De nos jours, les compagnies de théâtre de la province jouent non seulement du théâtre français, mais visent aussi à favoriser la création et la diffusion d’œuvres franco-albertaines, qu’il s’agisse de comédies musicales à grand déploiement ou de tournées provinciales et interprovinciales. Ces troupes se sont également donné comme mission de transmettre un savoir et une culture francophone en Alberta. Le théâtre en français constitue donc une pratique culturelle extrêmement riche et diversifiée, qui rallie de nombreux publics et revigore le fait français dans la province.
L’ère des pionniers
Dès les années 1880, la communauté francophone albertaine est bien établie et démontre une vitalité culturelle, politique et sociale prometteuse, notamment grâce au dynamisme de plusieurs communautés religieuses. Si l’absence de traces écrites ne permet malheureusement pas de documenter les toutes premières manifestations du théâtre franco-albertain, il est raisonnable de croire qu’il s’y fait déjà du théâtre en français depuis un certain temps. Quelques mentions retrouvées en 1898 dans L’Ouest canadien, le premier journal franco-albertain, témoignent des succès remportés par le Cercle dramatique français, fondé en 1889, sous la direction de Joseph Bilodeau. D’autres sources mentionnent aussi les activités du Cercle canadien d’Edmonton ainsi que du Club dramatique et musical de la paroisse Immaculée-Conception d’Edmonton en 1908.

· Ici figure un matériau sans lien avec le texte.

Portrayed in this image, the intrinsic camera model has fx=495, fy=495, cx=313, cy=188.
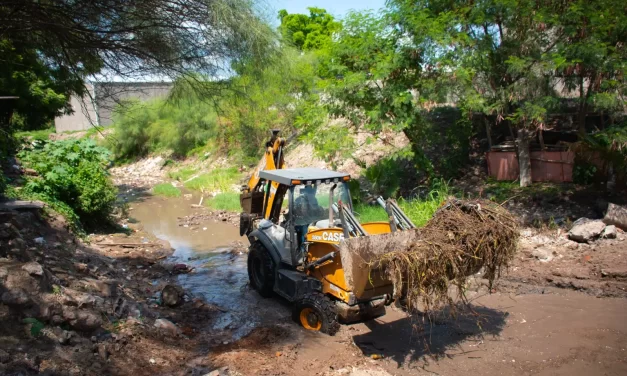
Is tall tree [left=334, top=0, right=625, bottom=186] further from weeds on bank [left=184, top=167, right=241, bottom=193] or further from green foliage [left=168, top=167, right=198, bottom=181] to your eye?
green foliage [left=168, top=167, right=198, bottom=181]

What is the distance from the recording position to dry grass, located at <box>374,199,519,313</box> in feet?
16.1

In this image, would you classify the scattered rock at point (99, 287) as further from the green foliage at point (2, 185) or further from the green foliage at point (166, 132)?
the green foliage at point (166, 132)

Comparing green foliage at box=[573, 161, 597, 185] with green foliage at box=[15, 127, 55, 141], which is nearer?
green foliage at box=[573, 161, 597, 185]

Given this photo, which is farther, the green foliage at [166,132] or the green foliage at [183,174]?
the green foliage at [166,132]

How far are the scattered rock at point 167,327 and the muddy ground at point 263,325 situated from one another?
0.7 inches

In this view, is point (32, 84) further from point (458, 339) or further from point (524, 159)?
point (524, 159)

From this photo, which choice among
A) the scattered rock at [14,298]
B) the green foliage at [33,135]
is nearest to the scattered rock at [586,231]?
the scattered rock at [14,298]

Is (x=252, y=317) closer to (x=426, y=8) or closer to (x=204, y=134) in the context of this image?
(x=426, y=8)

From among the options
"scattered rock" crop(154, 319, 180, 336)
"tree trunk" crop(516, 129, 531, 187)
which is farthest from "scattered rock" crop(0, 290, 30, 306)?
"tree trunk" crop(516, 129, 531, 187)

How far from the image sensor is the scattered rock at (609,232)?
359 inches

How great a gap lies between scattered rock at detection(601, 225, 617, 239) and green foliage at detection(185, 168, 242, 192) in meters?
13.6

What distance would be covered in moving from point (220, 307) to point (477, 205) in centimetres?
425

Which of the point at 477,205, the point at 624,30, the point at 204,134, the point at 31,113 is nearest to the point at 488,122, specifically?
the point at 624,30

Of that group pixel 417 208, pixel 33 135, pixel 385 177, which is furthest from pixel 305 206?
pixel 33 135
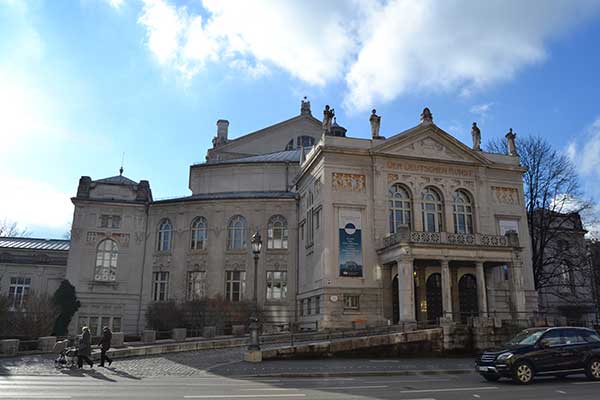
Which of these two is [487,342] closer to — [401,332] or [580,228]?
[401,332]

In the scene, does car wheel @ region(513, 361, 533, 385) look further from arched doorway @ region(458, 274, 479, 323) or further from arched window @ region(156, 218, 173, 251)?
arched window @ region(156, 218, 173, 251)

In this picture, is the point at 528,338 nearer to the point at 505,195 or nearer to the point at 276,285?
the point at 505,195

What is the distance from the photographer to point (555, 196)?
40656 mm

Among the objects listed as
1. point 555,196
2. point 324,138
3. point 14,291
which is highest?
point 324,138

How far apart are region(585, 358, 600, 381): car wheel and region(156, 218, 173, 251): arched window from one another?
33.8 m

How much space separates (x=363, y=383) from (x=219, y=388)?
4300 millimetres

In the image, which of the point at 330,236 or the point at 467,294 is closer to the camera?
the point at 330,236

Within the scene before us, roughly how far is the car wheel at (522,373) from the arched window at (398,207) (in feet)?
68.4

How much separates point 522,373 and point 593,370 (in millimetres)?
2474

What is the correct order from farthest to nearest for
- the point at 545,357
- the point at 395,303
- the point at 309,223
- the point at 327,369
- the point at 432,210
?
1. the point at 309,223
2. the point at 432,210
3. the point at 395,303
4. the point at 327,369
5. the point at 545,357

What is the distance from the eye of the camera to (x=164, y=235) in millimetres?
43062

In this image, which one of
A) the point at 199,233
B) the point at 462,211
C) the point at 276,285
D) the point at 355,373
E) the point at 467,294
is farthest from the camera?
the point at 199,233

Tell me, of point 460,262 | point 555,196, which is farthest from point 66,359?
point 555,196

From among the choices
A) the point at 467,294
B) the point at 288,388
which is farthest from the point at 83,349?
the point at 467,294
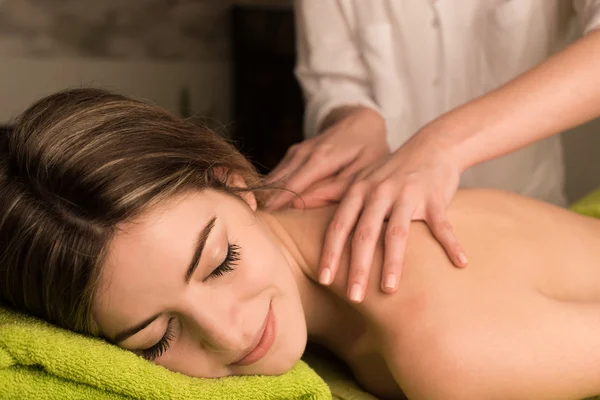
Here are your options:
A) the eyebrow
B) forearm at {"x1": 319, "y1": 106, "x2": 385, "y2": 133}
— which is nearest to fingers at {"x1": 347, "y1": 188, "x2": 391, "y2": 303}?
the eyebrow

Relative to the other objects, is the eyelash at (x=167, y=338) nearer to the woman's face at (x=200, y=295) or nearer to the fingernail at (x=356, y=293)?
the woman's face at (x=200, y=295)

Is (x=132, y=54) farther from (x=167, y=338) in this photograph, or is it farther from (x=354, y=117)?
(x=167, y=338)

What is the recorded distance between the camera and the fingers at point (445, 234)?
99 centimetres

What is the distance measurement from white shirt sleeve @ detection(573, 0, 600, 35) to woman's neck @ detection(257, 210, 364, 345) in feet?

En 1911, une série d’événements témoigne des développements importants du théâtre franco-albertain. D’abord, il y a l’impressionnante Représentation de la Passion de Notre Seigneur Jésus-Christ à Saint-Albert, un spectacle à grand déploiement dont l’organisation, la mise en scène et la direction musicale sont l’œuvre des pères oblats E. Gaborit, Joseph Lebris et Aristide Philippot. Cette Passion comporte 30 tableaux vivants regroupant 140 acteurs, dont un chœur de 20 jeunes filles qui annonce chaque tableau, à l’instar des tragédies grecques. Le spectacle remporte un grands succès et sera aussi joué à Edmonton devant plus de 800 spectateurs. C’est également cette année-là que le Juniorat Saint-Jean, institution fondée en 1908 par les oblats et qui deviendra la Faculté Saint-Jean, joue ses premières pièces pour marquer l’inauguration de son nouvel édifice qu’il occupe toujours actuellement. Enfin, cette même année 1911 verra la visite de la célèbre comédienne française Sarah Bernhardt à Edmonton, à l’occasion de sa tournée d’adieu en Amérique : il s’agit manifestement d’une reconnaissance de la vitalité du théâtre francophone dans l’Ouest canadien.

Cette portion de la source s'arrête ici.